I didn’t even bother training a model on this because most of the test samples were more than half empty, like this one.

4)4 hour long Alice in Wonderland audiobook

Motivation: I finally settled on this because it’s a very long, relatively clean, audio dataset.

Problems: No obvious problems.

Result: Audio that actually sounds like the input! You can tell that it’s not memorized because a lot of it doesn’t even sound like English. I did get some good English sounding output though:

🎙️ Alice in Wonderland 4 quantizers result

I actually tried 2 version of this, one utilizing a dataset tokenized with a 8 quantizers and another with 4 quantizers. Here are the training graphs for both approaches:

8 quantizers (notice how the training loss, in blue, never goes below 2, likely because the input samples were still too noisy):

4 quantizers (notice how the training loss finally approaches 1):

The 4 quantizer approach had the better output.
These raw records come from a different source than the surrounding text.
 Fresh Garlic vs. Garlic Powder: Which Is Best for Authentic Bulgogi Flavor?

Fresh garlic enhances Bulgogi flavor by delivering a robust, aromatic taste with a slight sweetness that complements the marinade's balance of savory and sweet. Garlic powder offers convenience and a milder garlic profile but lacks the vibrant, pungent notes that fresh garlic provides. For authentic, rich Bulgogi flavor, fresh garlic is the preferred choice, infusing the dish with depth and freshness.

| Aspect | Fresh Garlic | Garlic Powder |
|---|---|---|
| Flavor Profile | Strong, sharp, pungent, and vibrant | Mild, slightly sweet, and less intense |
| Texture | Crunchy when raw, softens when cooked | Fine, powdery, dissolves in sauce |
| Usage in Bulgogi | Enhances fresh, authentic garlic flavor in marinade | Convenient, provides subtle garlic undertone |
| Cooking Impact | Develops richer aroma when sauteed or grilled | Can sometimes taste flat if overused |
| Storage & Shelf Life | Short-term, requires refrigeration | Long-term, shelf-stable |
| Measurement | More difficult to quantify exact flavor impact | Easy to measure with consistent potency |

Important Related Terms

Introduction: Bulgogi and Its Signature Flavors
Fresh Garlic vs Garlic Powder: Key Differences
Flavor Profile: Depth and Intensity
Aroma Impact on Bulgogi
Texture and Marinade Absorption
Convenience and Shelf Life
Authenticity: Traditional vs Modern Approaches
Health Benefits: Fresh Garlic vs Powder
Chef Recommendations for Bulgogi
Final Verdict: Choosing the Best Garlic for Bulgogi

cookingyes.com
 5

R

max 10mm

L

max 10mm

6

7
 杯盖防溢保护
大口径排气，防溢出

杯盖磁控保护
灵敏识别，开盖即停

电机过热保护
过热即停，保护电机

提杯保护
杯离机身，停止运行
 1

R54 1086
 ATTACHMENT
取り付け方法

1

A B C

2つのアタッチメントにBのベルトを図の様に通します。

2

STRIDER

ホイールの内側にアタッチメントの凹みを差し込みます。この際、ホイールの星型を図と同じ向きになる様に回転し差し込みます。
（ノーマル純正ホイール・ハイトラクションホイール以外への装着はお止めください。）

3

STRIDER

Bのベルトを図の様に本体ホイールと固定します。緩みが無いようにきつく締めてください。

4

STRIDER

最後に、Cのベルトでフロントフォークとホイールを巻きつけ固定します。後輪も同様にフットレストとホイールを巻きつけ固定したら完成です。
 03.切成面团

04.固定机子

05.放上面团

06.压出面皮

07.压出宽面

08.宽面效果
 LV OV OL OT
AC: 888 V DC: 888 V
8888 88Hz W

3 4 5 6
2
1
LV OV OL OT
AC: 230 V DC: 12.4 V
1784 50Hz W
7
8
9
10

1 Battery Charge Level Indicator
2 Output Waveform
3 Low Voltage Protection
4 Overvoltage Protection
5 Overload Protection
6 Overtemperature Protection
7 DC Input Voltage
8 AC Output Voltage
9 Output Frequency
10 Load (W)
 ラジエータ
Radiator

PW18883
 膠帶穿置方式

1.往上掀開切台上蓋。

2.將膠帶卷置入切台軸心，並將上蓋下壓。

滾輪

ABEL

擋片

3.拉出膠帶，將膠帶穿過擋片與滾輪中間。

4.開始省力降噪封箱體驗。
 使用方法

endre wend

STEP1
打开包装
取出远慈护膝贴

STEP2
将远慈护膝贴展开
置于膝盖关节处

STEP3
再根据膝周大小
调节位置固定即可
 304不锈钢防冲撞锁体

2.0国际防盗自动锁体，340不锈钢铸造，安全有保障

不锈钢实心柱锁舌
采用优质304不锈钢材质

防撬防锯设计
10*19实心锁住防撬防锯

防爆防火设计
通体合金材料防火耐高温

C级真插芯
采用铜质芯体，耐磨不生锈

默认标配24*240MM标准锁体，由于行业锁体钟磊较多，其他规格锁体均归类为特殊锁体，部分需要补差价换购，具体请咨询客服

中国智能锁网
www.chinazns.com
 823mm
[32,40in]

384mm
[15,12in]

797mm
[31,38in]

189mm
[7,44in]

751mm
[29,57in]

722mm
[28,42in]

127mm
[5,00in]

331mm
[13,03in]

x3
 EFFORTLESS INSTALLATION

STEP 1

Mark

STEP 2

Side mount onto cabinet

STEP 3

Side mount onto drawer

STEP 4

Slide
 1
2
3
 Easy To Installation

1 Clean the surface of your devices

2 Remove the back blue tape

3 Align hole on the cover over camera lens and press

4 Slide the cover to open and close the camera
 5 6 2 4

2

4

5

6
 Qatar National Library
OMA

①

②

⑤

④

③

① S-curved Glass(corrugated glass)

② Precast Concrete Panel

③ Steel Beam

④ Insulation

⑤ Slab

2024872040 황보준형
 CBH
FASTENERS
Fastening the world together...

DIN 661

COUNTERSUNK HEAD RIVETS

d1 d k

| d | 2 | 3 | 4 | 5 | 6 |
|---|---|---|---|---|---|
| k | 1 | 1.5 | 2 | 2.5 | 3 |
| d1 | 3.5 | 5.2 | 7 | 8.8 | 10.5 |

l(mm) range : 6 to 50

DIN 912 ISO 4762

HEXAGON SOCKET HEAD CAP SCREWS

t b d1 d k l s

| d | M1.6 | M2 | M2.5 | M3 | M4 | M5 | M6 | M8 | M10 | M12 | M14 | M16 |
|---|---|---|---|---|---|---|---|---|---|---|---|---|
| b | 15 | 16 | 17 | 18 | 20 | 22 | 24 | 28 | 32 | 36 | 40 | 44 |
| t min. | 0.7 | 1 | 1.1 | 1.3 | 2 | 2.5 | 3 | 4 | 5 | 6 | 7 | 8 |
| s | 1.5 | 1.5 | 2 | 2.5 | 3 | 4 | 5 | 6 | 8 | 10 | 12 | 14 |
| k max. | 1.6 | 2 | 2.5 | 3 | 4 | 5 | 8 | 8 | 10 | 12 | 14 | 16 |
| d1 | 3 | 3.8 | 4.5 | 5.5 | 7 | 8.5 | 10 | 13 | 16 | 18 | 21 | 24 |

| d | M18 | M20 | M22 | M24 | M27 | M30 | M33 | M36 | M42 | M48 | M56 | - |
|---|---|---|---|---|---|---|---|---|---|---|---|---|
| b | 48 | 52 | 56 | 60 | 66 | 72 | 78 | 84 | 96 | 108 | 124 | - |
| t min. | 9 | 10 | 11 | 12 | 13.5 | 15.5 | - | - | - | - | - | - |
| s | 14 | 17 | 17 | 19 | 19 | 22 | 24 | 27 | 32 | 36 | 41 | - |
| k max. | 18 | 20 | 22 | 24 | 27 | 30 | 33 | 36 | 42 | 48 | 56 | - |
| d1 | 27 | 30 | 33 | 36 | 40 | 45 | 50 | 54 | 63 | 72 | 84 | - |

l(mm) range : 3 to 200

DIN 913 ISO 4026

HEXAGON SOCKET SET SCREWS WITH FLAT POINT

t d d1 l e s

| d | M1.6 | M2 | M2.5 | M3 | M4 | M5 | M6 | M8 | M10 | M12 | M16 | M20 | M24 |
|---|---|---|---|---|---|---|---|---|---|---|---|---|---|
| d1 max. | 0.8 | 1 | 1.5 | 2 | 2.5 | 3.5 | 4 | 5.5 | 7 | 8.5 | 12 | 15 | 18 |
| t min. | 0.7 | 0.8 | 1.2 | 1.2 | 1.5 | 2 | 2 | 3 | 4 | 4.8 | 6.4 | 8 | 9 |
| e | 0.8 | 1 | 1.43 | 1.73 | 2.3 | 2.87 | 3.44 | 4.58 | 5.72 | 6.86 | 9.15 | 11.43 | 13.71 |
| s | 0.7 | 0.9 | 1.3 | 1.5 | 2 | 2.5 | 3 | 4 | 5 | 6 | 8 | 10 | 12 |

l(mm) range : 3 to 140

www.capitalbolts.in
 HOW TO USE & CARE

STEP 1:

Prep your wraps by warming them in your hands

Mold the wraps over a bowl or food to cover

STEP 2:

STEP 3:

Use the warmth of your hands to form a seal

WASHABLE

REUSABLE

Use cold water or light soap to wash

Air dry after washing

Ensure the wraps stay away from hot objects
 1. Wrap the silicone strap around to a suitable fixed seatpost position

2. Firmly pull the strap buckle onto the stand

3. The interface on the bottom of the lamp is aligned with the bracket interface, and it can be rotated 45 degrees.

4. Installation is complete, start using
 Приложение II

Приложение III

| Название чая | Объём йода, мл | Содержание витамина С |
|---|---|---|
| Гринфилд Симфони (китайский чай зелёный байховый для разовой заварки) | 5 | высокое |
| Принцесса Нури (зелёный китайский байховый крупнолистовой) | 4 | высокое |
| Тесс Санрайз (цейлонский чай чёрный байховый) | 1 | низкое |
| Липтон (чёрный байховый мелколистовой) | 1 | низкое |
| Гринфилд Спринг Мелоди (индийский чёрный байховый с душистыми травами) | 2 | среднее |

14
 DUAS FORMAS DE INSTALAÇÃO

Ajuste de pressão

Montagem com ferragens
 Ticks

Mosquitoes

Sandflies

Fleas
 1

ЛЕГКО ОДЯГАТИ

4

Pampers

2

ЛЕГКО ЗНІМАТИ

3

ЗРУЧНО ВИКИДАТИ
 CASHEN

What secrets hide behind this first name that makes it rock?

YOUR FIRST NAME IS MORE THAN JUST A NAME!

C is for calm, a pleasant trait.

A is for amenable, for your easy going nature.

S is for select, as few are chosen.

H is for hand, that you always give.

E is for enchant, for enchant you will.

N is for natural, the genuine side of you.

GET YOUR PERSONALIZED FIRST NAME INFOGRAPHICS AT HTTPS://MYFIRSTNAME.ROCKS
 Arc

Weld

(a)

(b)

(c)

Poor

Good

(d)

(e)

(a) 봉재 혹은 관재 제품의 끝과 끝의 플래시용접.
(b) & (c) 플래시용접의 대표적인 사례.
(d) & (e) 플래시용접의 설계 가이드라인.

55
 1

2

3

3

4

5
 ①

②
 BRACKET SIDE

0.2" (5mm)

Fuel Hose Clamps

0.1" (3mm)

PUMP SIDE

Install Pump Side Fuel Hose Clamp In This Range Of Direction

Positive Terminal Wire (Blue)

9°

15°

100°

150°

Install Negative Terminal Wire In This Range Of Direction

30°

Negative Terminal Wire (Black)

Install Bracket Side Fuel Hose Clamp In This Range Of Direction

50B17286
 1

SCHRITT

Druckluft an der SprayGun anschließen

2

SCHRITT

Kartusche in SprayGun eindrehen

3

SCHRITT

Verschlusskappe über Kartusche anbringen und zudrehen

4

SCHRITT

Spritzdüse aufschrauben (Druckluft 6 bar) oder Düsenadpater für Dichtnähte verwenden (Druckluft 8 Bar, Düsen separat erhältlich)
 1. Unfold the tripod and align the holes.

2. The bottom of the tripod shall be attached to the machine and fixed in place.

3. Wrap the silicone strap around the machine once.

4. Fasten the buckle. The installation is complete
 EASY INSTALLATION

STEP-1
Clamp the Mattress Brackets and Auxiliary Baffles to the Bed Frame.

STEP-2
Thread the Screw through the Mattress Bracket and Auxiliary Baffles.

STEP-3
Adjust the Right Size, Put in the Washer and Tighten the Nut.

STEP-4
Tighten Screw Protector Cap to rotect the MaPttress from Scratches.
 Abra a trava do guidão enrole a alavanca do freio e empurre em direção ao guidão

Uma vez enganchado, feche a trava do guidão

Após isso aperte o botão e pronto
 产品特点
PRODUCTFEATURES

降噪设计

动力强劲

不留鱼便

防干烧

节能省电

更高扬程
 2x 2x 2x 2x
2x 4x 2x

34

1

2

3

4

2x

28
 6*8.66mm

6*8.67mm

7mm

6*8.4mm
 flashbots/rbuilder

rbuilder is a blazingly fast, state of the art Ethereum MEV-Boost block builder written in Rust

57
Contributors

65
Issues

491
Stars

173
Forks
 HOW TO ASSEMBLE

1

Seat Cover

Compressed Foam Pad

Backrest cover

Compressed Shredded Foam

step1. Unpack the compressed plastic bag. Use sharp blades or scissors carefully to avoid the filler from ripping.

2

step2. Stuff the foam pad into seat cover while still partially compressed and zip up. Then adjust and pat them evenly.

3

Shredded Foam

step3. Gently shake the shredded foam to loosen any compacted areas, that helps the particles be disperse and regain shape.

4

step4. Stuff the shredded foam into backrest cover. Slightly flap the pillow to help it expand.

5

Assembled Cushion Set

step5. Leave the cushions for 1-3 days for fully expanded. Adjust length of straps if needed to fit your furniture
💡 By the way, these graphs were generated using Determined AI’s Detached Mode, which allows you to stick a few lines of code in your training loop to have your experiment appear on the Determined web UI. I also ran all my experiments on a Determined AWS deployment (although this code can run locally too!).

Final thoughts

  1. When training an audio model, it’s convenient that you can check your tokenization by listening to the audio before training your model. Definitely do this! A poor tokenization will not result in quality outputs.
  2. Data. Is. Important.
  3. A good experiment tracking + visualization tool makes your life easier.
  4. Reproducing open source code can be challenging – sometimes you need to rewrite code because certain libraries don’t work as intended – but it’s definitely worth it! You learn a lot in the process of building upon someone’s work, and are usually able to achieve more than you could have when starting from scratch.

That’s it! Feel free to try this example out for yourself and let me know what you think.